Copy out the lines from the one containing "Among the provided choices" through the one containing "6.27 metres", inclusive, swapping "green shrub" for "leafy bush" and leaving everything else unchanged.

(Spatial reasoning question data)
'''
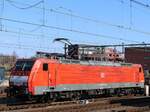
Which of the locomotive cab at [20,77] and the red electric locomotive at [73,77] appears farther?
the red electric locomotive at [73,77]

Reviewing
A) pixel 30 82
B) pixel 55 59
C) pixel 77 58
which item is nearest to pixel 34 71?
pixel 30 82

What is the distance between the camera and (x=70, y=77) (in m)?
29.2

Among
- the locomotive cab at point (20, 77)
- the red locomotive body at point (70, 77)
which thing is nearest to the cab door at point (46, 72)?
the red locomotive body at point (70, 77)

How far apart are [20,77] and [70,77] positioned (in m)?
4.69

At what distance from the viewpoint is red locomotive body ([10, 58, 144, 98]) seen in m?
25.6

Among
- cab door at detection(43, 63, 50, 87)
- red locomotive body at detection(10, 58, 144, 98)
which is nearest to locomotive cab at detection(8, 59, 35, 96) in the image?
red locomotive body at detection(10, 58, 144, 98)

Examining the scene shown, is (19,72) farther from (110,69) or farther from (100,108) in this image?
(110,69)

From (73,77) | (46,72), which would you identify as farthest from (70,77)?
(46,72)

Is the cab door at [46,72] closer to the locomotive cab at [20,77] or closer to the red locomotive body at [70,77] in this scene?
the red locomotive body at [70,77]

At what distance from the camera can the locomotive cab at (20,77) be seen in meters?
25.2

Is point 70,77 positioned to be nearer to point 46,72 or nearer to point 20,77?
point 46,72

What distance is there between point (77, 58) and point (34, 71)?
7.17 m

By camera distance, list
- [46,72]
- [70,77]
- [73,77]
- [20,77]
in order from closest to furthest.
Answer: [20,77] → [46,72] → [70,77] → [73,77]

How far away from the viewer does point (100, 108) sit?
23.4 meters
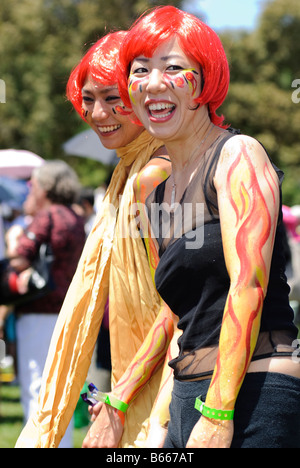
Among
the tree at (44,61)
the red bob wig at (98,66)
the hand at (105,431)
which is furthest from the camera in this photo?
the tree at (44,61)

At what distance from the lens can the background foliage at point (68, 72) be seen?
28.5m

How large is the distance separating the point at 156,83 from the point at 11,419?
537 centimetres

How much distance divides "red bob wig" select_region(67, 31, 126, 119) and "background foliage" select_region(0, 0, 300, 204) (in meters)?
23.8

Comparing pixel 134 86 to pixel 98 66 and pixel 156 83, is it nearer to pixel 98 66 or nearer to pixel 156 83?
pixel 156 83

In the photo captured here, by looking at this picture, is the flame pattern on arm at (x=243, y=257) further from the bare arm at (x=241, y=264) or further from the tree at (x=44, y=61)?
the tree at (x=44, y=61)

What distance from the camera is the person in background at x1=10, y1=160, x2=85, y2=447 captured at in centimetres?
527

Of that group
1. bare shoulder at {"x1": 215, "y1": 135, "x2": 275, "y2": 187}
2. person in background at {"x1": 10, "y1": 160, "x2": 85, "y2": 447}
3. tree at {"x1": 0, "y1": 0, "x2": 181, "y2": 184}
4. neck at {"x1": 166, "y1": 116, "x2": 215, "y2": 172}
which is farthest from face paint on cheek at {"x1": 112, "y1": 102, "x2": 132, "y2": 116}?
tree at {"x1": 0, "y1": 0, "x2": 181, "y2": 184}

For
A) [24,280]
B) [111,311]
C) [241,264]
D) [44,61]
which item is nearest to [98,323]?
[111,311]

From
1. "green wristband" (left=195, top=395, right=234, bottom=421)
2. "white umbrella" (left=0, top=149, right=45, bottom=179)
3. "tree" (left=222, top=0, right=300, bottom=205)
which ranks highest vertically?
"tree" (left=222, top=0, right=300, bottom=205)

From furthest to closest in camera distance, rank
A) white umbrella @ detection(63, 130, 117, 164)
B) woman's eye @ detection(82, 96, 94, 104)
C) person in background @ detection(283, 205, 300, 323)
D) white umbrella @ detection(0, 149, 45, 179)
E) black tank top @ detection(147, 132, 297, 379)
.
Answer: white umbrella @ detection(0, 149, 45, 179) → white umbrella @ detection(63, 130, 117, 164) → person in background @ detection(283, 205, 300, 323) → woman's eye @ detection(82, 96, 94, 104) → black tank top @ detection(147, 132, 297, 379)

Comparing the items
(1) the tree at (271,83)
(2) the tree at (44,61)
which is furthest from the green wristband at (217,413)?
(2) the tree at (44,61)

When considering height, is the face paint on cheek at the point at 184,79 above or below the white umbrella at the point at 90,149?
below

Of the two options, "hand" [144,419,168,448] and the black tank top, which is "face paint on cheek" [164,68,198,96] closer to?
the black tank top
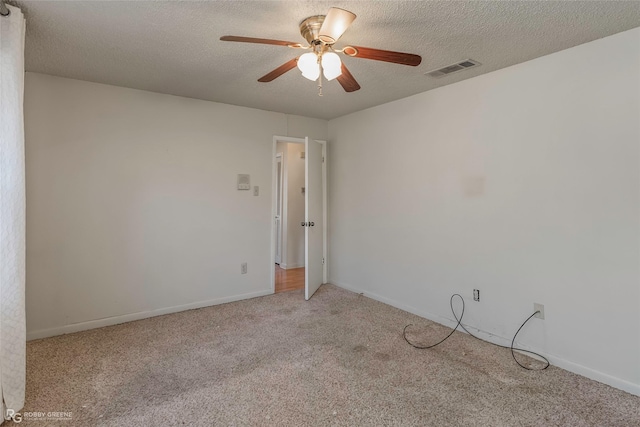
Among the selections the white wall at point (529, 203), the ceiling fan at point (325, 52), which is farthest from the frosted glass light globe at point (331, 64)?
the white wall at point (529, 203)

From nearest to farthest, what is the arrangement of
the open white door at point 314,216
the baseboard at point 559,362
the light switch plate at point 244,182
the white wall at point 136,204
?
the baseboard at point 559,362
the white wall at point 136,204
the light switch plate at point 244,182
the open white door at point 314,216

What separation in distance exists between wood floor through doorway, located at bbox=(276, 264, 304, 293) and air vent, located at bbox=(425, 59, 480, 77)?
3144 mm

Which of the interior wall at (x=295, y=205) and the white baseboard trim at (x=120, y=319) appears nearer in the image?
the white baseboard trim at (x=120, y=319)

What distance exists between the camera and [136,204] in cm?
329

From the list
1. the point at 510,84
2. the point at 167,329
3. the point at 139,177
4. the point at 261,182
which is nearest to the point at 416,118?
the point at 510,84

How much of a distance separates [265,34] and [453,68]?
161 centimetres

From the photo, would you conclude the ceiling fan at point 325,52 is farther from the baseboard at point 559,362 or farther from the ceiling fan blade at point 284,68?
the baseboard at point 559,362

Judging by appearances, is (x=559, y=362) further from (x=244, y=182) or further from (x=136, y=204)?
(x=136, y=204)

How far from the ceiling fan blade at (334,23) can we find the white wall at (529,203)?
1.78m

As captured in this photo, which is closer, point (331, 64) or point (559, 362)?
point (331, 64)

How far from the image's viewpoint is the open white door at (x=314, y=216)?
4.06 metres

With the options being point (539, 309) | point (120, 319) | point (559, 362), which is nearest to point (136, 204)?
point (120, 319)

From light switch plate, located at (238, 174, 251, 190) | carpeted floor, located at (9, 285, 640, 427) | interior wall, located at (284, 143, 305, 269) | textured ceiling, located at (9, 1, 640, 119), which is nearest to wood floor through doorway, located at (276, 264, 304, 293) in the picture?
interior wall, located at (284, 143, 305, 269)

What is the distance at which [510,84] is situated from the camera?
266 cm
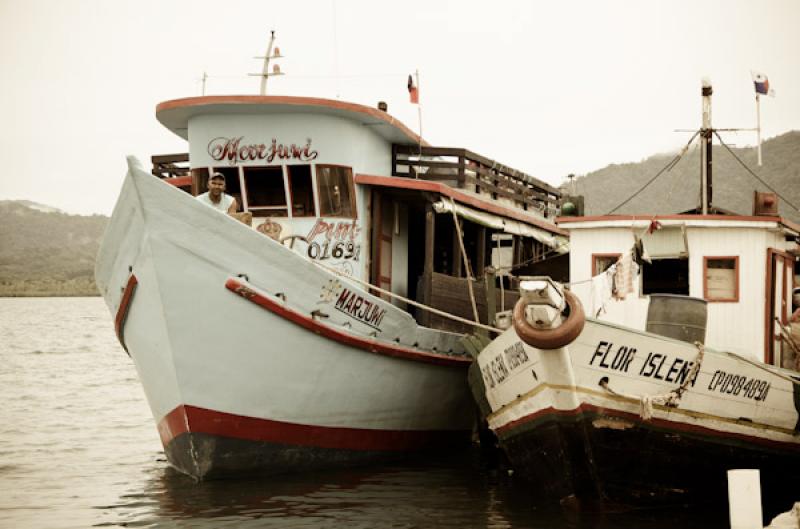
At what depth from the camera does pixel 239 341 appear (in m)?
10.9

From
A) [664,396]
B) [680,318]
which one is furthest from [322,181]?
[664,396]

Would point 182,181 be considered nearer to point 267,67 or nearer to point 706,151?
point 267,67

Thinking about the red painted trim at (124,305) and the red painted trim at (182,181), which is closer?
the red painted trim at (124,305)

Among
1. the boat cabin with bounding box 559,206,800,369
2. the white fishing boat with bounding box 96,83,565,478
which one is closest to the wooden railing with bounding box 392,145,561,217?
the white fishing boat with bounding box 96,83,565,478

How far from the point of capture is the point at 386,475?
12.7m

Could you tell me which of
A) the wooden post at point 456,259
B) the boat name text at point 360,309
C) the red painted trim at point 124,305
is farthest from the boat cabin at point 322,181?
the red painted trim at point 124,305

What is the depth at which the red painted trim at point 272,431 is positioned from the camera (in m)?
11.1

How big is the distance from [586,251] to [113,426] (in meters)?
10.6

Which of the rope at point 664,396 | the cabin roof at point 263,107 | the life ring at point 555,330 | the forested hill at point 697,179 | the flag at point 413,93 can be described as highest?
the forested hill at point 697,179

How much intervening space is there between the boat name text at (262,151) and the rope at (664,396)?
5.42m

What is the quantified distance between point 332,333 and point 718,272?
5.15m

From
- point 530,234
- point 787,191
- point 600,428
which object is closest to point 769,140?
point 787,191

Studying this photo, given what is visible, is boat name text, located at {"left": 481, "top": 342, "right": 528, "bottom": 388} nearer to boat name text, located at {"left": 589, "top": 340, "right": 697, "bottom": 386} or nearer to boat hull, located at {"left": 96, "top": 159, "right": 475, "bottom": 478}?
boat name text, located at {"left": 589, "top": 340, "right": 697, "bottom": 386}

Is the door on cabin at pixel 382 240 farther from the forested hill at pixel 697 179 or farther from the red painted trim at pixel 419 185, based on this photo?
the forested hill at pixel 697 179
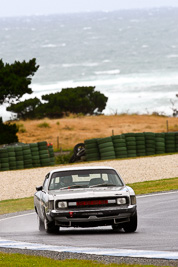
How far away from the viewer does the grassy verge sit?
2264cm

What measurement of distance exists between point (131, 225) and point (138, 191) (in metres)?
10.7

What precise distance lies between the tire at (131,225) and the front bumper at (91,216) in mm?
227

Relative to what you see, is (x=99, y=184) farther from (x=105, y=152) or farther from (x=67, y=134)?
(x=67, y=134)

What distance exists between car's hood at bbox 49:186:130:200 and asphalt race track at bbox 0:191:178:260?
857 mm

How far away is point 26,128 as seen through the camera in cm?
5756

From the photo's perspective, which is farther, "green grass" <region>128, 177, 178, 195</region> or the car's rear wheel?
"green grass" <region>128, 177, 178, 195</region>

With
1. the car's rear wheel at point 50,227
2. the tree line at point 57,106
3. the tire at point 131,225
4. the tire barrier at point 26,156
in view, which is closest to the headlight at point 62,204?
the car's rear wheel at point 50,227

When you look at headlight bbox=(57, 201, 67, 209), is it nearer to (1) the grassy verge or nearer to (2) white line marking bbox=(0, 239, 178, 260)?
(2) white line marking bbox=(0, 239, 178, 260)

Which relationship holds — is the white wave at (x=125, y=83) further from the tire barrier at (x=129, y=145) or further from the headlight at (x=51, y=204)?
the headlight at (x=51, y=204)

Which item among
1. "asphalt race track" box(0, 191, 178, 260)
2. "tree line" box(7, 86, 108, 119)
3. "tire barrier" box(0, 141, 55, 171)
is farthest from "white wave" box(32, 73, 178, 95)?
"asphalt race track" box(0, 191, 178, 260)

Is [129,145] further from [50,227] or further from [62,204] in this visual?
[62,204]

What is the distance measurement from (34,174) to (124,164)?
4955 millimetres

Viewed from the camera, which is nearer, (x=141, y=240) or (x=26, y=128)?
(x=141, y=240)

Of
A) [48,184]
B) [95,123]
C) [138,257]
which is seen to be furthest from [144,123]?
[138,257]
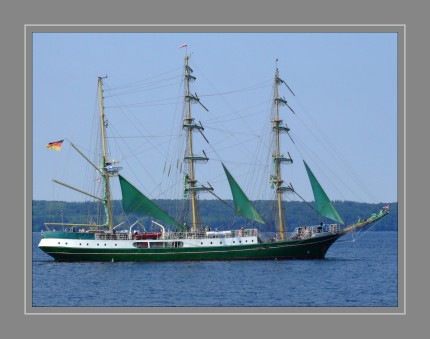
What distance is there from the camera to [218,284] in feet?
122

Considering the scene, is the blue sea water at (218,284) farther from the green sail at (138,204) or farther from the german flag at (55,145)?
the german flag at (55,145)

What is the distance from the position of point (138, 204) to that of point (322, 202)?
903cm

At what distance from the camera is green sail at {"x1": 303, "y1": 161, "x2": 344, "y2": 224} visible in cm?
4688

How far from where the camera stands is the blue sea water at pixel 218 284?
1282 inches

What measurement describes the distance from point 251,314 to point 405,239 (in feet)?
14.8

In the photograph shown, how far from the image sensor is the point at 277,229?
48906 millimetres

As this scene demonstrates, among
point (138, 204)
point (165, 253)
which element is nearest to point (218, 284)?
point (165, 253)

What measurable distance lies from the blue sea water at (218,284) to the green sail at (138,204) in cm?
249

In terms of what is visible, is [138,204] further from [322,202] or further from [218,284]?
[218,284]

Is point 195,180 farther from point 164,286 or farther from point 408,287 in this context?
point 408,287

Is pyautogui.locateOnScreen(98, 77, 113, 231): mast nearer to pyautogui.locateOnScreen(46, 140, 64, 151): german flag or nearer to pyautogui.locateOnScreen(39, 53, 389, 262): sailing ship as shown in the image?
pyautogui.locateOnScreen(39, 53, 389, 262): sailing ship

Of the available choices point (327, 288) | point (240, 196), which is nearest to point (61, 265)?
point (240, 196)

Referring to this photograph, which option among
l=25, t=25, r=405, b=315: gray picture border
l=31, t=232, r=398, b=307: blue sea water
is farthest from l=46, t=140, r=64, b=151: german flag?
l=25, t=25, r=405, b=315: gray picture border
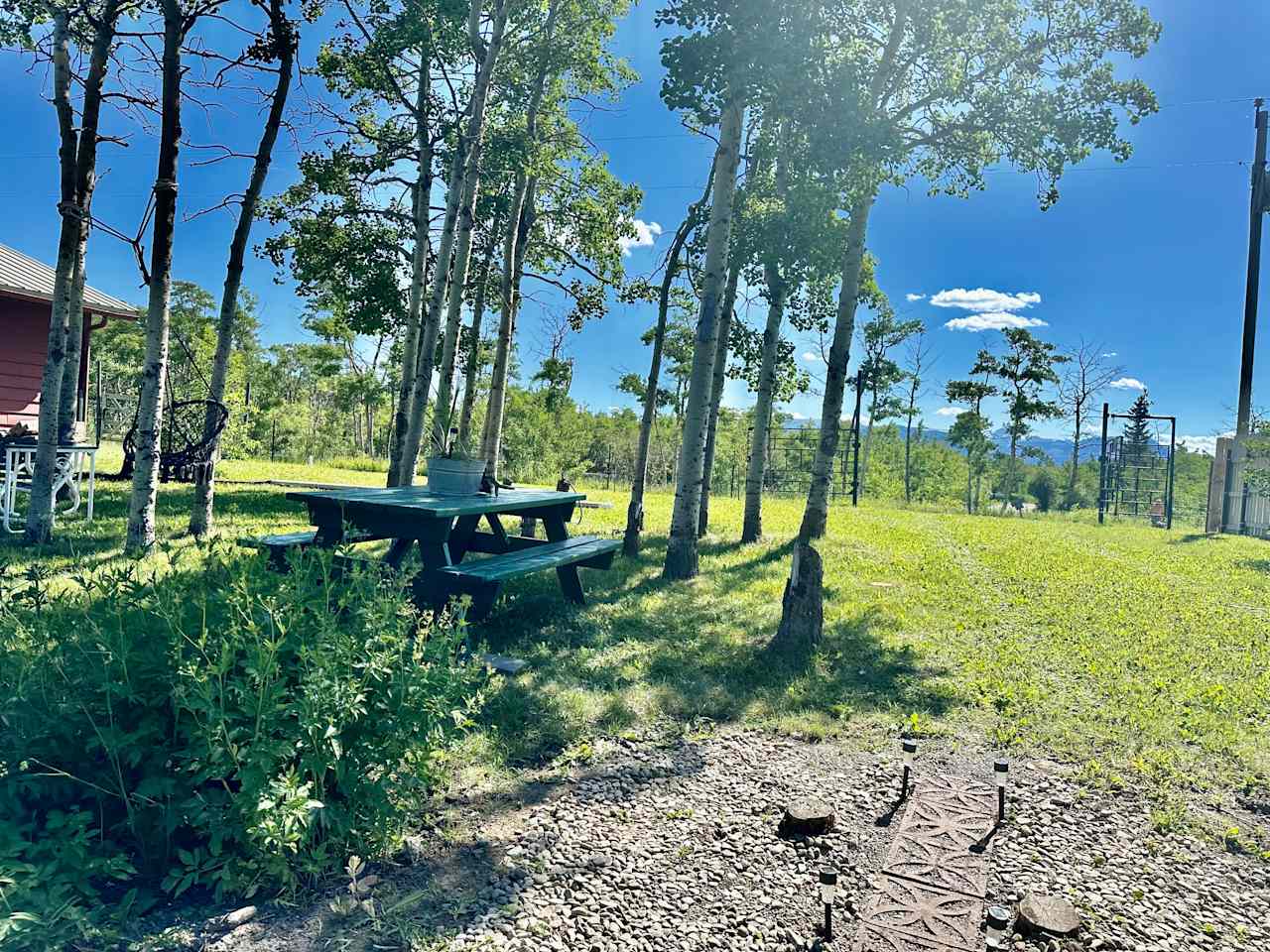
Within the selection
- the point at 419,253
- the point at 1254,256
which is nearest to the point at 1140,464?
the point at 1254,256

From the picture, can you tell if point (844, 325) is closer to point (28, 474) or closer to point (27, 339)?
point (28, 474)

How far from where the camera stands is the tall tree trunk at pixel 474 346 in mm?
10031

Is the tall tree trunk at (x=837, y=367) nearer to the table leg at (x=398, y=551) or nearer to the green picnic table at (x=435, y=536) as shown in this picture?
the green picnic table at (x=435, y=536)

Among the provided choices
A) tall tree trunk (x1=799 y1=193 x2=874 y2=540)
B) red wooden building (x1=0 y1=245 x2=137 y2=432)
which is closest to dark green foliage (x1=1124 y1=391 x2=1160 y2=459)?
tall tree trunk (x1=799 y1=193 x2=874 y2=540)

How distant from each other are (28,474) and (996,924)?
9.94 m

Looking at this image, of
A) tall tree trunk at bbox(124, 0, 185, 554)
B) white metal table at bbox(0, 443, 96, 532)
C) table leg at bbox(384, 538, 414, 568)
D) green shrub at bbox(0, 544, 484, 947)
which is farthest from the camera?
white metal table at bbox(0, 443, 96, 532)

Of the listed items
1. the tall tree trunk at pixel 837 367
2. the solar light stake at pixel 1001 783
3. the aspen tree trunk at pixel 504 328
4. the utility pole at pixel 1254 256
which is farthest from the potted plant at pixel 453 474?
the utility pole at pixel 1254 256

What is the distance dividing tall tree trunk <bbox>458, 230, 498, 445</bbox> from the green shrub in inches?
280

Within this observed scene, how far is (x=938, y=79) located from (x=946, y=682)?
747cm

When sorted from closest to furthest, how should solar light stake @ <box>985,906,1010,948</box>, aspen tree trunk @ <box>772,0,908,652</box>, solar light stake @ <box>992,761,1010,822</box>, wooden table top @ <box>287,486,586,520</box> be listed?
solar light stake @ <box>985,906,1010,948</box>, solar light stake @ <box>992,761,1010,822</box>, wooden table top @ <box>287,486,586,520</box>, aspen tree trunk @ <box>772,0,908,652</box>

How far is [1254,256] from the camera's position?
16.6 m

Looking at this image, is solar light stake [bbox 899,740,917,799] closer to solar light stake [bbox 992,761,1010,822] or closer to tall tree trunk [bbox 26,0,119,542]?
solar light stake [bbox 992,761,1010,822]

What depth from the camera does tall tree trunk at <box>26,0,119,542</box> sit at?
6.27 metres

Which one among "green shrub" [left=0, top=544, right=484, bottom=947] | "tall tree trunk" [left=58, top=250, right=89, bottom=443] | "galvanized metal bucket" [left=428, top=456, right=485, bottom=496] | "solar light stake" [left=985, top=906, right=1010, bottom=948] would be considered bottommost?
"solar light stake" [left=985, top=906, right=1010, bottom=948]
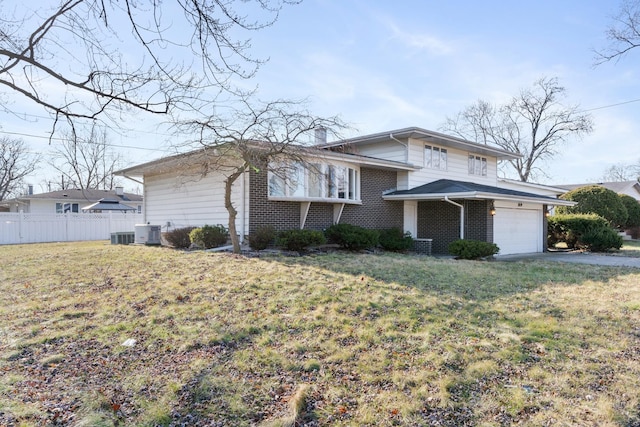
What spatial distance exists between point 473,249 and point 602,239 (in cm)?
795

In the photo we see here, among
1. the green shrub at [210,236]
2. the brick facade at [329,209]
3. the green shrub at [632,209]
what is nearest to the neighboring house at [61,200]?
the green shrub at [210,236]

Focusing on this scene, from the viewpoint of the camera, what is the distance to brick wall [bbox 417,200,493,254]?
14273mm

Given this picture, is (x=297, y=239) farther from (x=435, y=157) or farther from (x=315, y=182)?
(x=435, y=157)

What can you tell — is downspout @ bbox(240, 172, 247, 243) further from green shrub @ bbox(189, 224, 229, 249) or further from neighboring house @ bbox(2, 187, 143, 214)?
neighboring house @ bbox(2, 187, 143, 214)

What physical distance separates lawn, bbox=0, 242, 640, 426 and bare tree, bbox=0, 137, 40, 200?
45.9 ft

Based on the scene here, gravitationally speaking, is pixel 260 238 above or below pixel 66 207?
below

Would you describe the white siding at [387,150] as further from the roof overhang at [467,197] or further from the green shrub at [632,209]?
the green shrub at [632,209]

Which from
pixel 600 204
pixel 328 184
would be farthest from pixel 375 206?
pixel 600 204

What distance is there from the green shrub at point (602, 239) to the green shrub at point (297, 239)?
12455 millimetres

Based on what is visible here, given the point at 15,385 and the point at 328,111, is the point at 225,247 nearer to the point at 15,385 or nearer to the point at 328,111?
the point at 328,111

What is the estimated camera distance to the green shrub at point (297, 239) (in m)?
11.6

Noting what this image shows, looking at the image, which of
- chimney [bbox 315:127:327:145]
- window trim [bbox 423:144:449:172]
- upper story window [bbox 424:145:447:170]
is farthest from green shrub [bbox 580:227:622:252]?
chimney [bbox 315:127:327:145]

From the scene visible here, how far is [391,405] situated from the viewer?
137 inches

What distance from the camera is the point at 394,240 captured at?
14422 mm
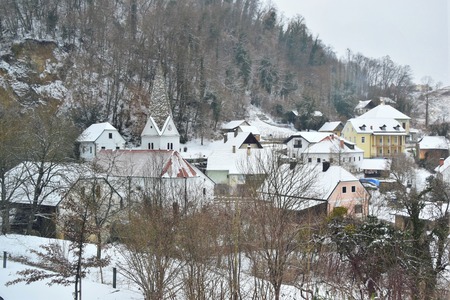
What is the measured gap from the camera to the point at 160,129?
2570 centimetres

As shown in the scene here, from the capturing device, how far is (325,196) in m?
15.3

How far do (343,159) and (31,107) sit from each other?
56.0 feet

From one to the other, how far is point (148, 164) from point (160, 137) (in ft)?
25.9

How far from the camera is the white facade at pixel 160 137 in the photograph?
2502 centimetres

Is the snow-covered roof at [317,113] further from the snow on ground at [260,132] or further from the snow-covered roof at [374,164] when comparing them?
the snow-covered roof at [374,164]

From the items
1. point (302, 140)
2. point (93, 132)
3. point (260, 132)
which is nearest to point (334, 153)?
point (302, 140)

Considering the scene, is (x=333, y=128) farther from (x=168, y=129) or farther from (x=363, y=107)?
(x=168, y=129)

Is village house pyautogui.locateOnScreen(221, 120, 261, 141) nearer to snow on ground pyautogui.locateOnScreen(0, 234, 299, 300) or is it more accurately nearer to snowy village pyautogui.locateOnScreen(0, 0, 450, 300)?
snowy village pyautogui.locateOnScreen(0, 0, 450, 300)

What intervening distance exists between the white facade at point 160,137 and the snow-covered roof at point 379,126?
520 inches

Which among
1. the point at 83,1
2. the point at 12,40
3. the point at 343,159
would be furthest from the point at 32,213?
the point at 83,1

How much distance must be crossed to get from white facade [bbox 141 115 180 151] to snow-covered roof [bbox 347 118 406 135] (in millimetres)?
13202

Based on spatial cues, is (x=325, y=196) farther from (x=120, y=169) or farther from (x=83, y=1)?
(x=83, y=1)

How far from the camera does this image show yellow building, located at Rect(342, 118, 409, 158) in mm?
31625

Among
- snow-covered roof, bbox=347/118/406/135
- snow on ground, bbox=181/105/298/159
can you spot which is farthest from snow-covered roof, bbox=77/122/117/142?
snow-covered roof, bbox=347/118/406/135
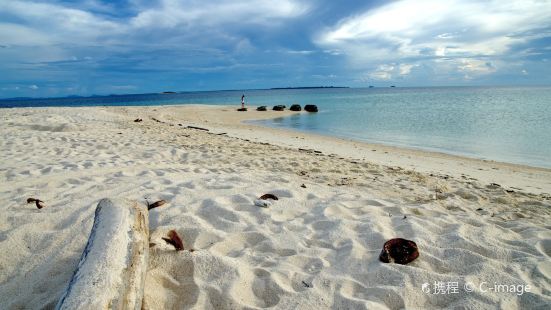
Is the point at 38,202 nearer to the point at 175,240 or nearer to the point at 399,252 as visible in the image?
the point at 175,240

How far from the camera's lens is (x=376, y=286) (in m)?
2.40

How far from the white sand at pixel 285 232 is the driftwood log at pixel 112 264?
'''
▸ **Solved exercise**
Among the provided choices
A) tall tree trunk (x1=799 y1=193 x2=874 y2=540)
B) red wooden building (x1=0 y1=245 x2=137 y2=432)
which is closest to dark green foliage (x1=1124 y1=391 x2=1160 y2=459)?
tall tree trunk (x1=799 y1=193 x2=874 y2=540)

How distant from each other are (28,474) and (996,924)?
9.94 m

Looking at this image, of
A) tall tree trunk at bbox(124, 0, 185, 554)
B) white metal table at bbox(0, 443, 96, 532)
C) table leg at bbox(384, 538, 414, 568)
D) leafy bush at bbox(0, 544, 484, 947)
which is farthest from the camera?
white metal table at bbox(0, 443, 96, 532)

Of the listed items
1. the tall tree trunk at pixel 837 367
2. the solar light stake at pixel 1001 783
3. the aspen tree trunk at pixel 504 328
4. the utility pole at pixel 1254 256
which is farthest from the potted plant at pixel 453 474?
the utility pole at pixel 1254 256

What is the distance dividing tall tree trunk <bbox>458, 230, 498, 445</bbox> from the leafy bush in inches?
280

Within this observed scene, how far is (x=938, y=79) located from (x=946, y=682)?
747cm

When sorted from closest to furthest, how should solar light stake @ <box>985,906,1010,948</box>, aspen tree trunk @ <box>772,0,908,652</box>, solar light stake @ <box>992,761,1010,822</box>, wooden table top @ <box>287,486,586,520</box> be listed?
solar light stake @ <box>985,906,1010,948</box>, solar light stake @ <box>992,761,1010,822</box>, wooden table top @ <box>287,486,586,520</box>, aspen tree trunk @ <box>772,0,908,652</box>

How far is [1254,256] from the camera's position?
16.6 m

Looking at this image, is solar light stake [bbox 899,740,917,799] closer to solar light stake [bbox 992,761,1010,822] or closer to tall tree trunk [bbox 26,0,119,542]?
solar light stake [bbox 992,761,1010,822]

What depth from the camera does tall tree trunk at <box>26,0,119,542</box> sit at?
6.27 metres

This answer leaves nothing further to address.